I’m not sure what you mean by “smears whole timelines into one element”. We of course should use the appropriate granularity for our outcomes and events. The problem is that we may find ourselves in a situation where we intuitively feel that events has to be even more granular then they formally can.
The fact that something is a semantic statement about the universe doesn’t necessary mean that it’s well-defined event in a probability space.
No it can’t. Semantic statement “Today is Monday” is not a well-defined event in the Sleeping Beauty problem. People can have credence about it in the sense of “vague feeling”, but not in the sense of actual probability value.
You can easily observe yourself that there is no formal way to define “Today” in Sleeping Beauty if you actually engage with the mathematical formalism.

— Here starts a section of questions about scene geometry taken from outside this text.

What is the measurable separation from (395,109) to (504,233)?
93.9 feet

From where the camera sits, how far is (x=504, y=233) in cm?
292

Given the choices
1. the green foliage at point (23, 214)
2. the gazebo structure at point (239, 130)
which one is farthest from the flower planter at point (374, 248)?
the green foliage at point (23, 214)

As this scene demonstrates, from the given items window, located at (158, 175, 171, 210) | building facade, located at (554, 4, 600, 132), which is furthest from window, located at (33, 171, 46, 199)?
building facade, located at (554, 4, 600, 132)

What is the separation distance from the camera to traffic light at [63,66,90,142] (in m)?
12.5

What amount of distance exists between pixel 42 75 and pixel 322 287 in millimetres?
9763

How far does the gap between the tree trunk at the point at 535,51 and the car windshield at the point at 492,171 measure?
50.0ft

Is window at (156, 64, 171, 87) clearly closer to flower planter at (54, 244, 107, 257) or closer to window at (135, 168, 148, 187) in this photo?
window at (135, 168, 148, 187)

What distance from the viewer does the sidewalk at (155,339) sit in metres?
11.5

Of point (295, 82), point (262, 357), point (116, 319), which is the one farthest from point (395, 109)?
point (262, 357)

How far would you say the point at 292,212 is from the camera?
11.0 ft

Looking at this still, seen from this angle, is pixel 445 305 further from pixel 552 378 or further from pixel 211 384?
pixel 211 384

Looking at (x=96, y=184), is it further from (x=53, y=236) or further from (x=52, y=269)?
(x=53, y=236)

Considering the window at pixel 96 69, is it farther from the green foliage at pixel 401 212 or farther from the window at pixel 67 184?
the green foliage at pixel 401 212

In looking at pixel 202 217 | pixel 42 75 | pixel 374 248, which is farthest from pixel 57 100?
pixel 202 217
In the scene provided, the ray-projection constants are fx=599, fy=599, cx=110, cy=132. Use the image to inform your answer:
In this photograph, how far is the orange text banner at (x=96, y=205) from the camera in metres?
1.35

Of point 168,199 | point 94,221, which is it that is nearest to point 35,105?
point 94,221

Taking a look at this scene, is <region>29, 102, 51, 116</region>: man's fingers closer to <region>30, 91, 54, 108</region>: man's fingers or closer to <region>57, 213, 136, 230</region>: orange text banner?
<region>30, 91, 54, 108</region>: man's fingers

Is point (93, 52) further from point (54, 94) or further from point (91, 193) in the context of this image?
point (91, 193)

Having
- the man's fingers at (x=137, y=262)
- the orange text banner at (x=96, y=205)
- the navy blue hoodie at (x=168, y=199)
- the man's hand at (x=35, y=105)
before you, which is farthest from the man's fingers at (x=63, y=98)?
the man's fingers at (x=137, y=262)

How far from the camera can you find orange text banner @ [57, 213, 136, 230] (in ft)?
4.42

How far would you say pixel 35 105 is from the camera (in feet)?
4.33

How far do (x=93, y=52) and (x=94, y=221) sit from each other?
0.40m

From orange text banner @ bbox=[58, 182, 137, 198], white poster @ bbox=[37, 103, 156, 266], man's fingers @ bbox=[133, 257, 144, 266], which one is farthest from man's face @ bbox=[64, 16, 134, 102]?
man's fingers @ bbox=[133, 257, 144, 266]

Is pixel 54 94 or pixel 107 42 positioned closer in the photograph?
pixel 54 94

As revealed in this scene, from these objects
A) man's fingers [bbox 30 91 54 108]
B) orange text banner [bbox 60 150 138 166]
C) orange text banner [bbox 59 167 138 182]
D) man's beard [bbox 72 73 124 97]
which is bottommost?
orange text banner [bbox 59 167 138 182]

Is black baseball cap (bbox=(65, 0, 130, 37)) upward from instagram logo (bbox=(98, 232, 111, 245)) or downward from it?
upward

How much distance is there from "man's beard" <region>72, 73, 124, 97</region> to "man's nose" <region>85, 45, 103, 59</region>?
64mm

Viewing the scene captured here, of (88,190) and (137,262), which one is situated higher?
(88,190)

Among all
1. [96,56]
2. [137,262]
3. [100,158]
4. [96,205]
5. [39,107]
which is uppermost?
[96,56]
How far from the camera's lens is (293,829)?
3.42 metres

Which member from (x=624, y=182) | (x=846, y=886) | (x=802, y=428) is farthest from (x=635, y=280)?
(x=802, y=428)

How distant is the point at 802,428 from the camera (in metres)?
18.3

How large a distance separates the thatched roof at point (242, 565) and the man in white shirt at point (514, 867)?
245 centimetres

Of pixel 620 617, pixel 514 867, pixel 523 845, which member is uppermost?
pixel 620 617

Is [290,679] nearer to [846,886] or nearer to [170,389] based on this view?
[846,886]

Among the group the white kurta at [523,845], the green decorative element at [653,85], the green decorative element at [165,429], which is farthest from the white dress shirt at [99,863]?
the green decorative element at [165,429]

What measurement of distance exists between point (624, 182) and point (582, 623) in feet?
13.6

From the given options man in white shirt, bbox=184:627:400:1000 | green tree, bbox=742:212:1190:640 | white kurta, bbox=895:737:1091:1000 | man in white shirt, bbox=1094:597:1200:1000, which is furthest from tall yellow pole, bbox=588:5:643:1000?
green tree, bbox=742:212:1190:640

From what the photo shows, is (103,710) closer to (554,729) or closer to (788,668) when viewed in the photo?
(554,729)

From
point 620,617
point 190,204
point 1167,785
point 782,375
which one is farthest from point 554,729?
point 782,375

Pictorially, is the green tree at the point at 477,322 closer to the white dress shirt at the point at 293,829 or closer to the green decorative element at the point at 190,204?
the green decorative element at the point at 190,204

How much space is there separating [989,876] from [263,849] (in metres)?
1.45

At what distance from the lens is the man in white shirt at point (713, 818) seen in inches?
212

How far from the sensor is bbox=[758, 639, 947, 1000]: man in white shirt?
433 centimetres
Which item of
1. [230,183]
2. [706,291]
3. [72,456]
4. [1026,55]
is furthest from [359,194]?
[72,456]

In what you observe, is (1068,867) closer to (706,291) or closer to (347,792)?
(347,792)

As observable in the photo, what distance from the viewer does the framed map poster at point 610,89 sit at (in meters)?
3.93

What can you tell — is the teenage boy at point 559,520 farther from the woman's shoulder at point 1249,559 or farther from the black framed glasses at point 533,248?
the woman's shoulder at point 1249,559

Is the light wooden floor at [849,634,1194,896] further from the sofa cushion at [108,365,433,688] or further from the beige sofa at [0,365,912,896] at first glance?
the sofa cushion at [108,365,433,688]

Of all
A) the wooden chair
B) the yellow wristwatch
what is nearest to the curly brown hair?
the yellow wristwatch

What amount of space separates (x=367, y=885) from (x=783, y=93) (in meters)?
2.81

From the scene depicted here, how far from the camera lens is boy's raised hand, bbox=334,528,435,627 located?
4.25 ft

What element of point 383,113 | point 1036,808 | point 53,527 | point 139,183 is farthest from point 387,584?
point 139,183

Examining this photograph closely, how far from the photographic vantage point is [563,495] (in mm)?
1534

Consider No-Coin-Toss or Single-Awakening problems. If Monday means “Monday awakening happens during this iteration of probability experiment” and, likewise, for Tuesday, we can formally define Today as:
Today = Monday xor Tuesday
On every iteration of probability experiment either Monday or Tuesday awakenings happen. So we can say that the participant knows that “she is awakened Today”, meaning that she knows to be awakened either on Monday or on Tuesday.
P(Today) = P(Monday xor Tuesday) = 1
We can express credence in being awakened on Monday, conditionally on being awakened “Today” as:
P(Monday|Today) = P(Monday|Monday xor Tuesday) = P(Monday)
This is a clear case where Beauty’s uncertainty about which day it is can be expressed via probability theory. Statement “Today is Monday” has stable truth values throughout any iteration of probability experiment
Now consider No-Memory-Loss problem where Sleeping Beauty is completely aware which day it is.
Now statement “Today is Monday” doesn’t have a stable truth value throughout the whole experiment. It’s actually two different statement: Monday is Monday and Tuesday is Tuesday. The first one is always True, the second one is always False. So Beauty’s uncertainty about the question which day it is can’t be expressed via probability theory. Thankfully, she doesn’t have any uncertainty about the day of the week.
So we can do a trick. We can describe No-Memory-Loss problem as two different non-independent probability experiments in a sequential order. First one is Monday-No-Memory-Loss, where the Beauty is sure that it’s is Monday and uncertain about the coin. The second is Tuesday-Tails-No-Memory-Loss where the Beauty is sure that it’s Tuesday and the coin is Tails. The second happens only if the coin was Tails in the first.
In Monday-No-Memory-Loss, Today simply means Monday:
Today = Monday
And statement “Today is Monday” is a well defined event with trivial probability measure:
P(Monday|Today) = P(Monday|Monday) = 1
Similarly with Tuesday-Tails-No-Memory-Loss:
Today = Tuesday
P(Monday|Today) = P(Monday|Tuesday) = 0
And now when we consider regular Sleeping Beauty problem the issue should be clear. If we define Today = Monday xor Tuesday, the Beauty can’t be sure that this event happens, because on Tails both Monday and Tuesday are realized.
And we can’t take advantage of Beauty’s lack of uncertainty about the day as before, because now she has no idea what day it is. And so the statement “Today is Monday” is not a well-defined event of the probability space. It doesn’t have a coherent truth value during the experiment—it’s True xor ( True and False).
We can still talk about events “Monday/Tuesday awakening happens during this iteration of probability experiment”.
P(Monday) = 1
P(Tuesday) = 1⁄2
And we can use them in betting schemes. If the Beauty is proposed to bet on the statement “Today is Monday” she can calculate her optimal odds the standard way:
E(Monday) = P(Monday)U(Monday) - P(Tuesday)U(Tuesday)
Solving E(Monday) = 0:
U(Monday) = U(Tuesday)/2
So 1:2 odds.
And the last question is: What was then this intuitive feeling about the semantic statement “Today is Monday”? For which the answer is—it was about weighted probability that Monday happens in the experiment.